**Bagian Dokumen:**
Pepatah menyebutkan, “malu
bertanya, sesat di jalan.” Namun mengapa, acapkali kita justru menjadi “tersesat”
setelah bertanya? Masalahnya, apakah kita telah bernyata kepada orang yang
tepat? Sehingga, pertanyaan yang paling relevan mungkin bukanlah lagi : “Sudah
bertanya ataukah belum?” namun menjadi, “Bertanya kepada siapa?”
Suatu ketika bermula saat KWANG
hendak membuat anak kunci duplikat, agar tidak khawatir sewaktu-waktu anak
kunci mengalami kerusakan saat mengunci pintu rumah saat ditinggal perlu keluar
rumah bila sedang ada urusan di luar rumah. Lebih mengerikan lagi jika anak kuncinya rusak
sehingga kita tidak bisa memasuki rumah kita sendiri, sehingga karenanya penting
untuk memiliki anak kunci duplikat dapat sewaktu-waktu dipakai sebagai cadangan
dikala darurat.
Maka KWANG menempuh perjalanan
untuk mencari tukang / ahli kunci, alias pembuat anak kunci duplikat. Setelah berjalan
jauh, KWANG tidak lagi melihat kios tempat pembuatan anak kunci duplikat yang
dahulu kala sepertinya pernah KWANG lihat, yang sepertinya dahulu pernah ada di
daerah yang KWANG sering melintas—ternyata benar ya, kita tidak akan benar-benar
menyimak tatkala sedang tidak merasa sedang membutuhkan.
Agar tidak kecewa setelah
berjalan jauh, maka KWANG mencoba menanyakan informasi pada salah seorang warga
setempat, apakah ada ahli pembuat duplikat anak kunci di daerah tersebut? Dijawab
“Tidak”, “Tidak ada?”, “Tidak.”
KWANG melangkah untuk pulang kembali
ke kediaman, dengan sedikit kecewa. Namun setelah beberapa jauh, KWANG kembali
mencoba bertanya, kali ini dengan salah seorang warga lainnya. Namun, sangat
bertolak-belakang kepada warga sebelumnya, warga yang kali ini KWANG mohon
bantuan informasi sangat ramah dan menjelaskan sangat detail dan sangat
menolong memberikan informasi kepada KWANG.
Sang warga bahkan
menjelaskannya hingga sebanyak dua kali, arah dimana terdapat tempat pembuatan
kunci duplikat, tanpa KWANG minta, bahkan menjelaskan pula dimana lokasi alternatif
lainnya tak jauh dari sana yang menyediakan jasa pembuatan duplikat anak kunci.
Dan benarlah informasi dari
sang warga baik hati tersebut, KWANG tidak sia-sia berjalan jauh, dan menemukan
tempat pembuatan duplikat anak kunci, sebagaimana petunjuk sang warga yang baik
hati tersebut.
Ternyata, pelajaran yang dapat
KWANG petik pada hari tersebut, bukanlah persoalan malu atau tidak malu untuk
bertanya, namun bertanyalah pada orang yang tepat.

**Data Tercatat:**
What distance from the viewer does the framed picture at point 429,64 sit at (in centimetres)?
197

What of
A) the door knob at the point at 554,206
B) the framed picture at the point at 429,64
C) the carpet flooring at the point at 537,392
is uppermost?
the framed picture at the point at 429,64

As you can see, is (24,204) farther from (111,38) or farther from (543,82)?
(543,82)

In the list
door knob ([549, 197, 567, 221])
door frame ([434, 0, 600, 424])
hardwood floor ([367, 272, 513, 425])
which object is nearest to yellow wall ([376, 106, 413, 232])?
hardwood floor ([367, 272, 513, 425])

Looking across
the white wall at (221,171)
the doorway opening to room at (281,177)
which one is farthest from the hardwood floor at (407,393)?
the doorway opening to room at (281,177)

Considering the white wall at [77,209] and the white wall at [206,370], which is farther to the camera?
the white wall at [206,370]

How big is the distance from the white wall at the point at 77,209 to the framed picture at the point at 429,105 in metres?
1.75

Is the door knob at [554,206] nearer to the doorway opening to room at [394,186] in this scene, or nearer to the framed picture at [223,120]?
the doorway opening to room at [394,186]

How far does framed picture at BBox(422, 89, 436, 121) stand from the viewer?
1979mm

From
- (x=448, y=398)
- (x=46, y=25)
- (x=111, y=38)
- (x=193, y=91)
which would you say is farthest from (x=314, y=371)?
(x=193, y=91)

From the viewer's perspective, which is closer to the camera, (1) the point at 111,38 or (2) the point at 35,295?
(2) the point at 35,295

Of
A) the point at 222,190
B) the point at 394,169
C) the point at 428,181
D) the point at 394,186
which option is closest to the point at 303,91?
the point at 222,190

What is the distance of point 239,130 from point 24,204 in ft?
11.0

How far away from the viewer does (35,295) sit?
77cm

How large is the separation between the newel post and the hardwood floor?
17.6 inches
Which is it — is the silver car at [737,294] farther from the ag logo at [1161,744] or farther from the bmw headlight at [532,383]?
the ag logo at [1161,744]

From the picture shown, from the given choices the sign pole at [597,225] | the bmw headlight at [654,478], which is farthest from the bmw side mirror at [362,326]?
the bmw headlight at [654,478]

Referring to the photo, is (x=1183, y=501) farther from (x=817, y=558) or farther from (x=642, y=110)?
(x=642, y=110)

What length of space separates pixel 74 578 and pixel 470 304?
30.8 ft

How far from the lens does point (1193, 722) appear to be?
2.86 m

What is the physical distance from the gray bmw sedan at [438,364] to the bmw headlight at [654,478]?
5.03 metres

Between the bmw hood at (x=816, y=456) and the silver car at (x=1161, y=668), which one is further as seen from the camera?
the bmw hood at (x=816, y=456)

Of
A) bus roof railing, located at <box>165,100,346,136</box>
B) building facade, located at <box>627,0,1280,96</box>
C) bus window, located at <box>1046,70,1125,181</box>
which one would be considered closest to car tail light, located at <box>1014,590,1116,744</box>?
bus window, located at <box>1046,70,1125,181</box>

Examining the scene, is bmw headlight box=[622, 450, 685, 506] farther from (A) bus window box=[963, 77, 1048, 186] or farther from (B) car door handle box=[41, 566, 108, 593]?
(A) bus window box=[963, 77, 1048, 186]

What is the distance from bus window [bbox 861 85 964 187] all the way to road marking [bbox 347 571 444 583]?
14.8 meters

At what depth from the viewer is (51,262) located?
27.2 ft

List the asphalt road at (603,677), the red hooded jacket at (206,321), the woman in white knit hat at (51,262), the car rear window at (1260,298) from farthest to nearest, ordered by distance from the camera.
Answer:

**Soal Tugas 1:** Dalam bacaan tentang pembuatan anak kunci duplikat, berapa kali warga yang ramah menjelaskan arah ke tempat pembuatan kunci duplikat?
**Soal Tugas 2:** Salinlah dengan tepat bagian bacaan tentang pembuatan anak kunci duplikat mulai dari "KWANG melangkah untuk" sampai dengan "duplikat anak kunci.".
**Soal Tugas 3:** Lanjutkan bacaan tentang pembuatan anak kunci duplikat dari titik terakhirnya.

**Hasil Akhir 1:** Dua kali.

**Hasil Akhir 2:**
KWANG melangkah untuk pulang kembali
ke kediaman, dengan sedikit kecewa. Namun setelah beberapa jauh, KWANG kembali
mencoba bertanya, kali ini dengan salah seorang warga lainnya. Namun, sangat
bertolak-belakang kepada warga sebelumnya, warga yang kali ini KWANG mohon
bantuan informasi sangat ramah dan menjelaskan sangat detail dan sangat
menolong memberikan informasi kepada KWANG.
Sang warga bahkan
menjelaskannya hingga sebanyak dua kali, arah dimana terdapat tempat pembuatan
kunci duplikat, tanpa KWANG minta, bahkan menjelaskan pula dimana lokasi alternatif
lainnya tak jauh dari sana yang menyediakan jasa pembuatan duplikat anak kunci.

**Hasil Akhir 3:**
Sama halnya saat kini tatkala
kita dibanjiri arus informasi yang mengalir deras lewat media konvensional
maupun digital “online”. Bukanlah lagi relevan untuk membuat kriteria, seberapa
banyak informasi yang kita dapatkan dan himpun, namun seberapa akurat informasi
yang kita dapatkan, dan darimanakah sumber informasi tersebut, dapatkah
dipercaya ataukah tidaknya? Jangan-jangan sebagian besar diantaranya hanyalah hoax
yang direproduksi pihak-pihak yang tidak bertanggung-jawab, sehingga kita pun
jangan turut mereproduksinya—dengan terlebih dahulu mengecek akurasinya.
Begitupula ketika kita hendak
berguru. Bergurulah pada guru yang tepat. Sama seperti berkawan, kawan maupun
guru yang tidak baik, dapat membuat kita “kehilangan arah” dan “kehilangan jati
diri”. Sebaliknya, guru dan teman yang baik, dapat menolong dan membukakan mata
kita dari jalan yang hendak kita tempuh.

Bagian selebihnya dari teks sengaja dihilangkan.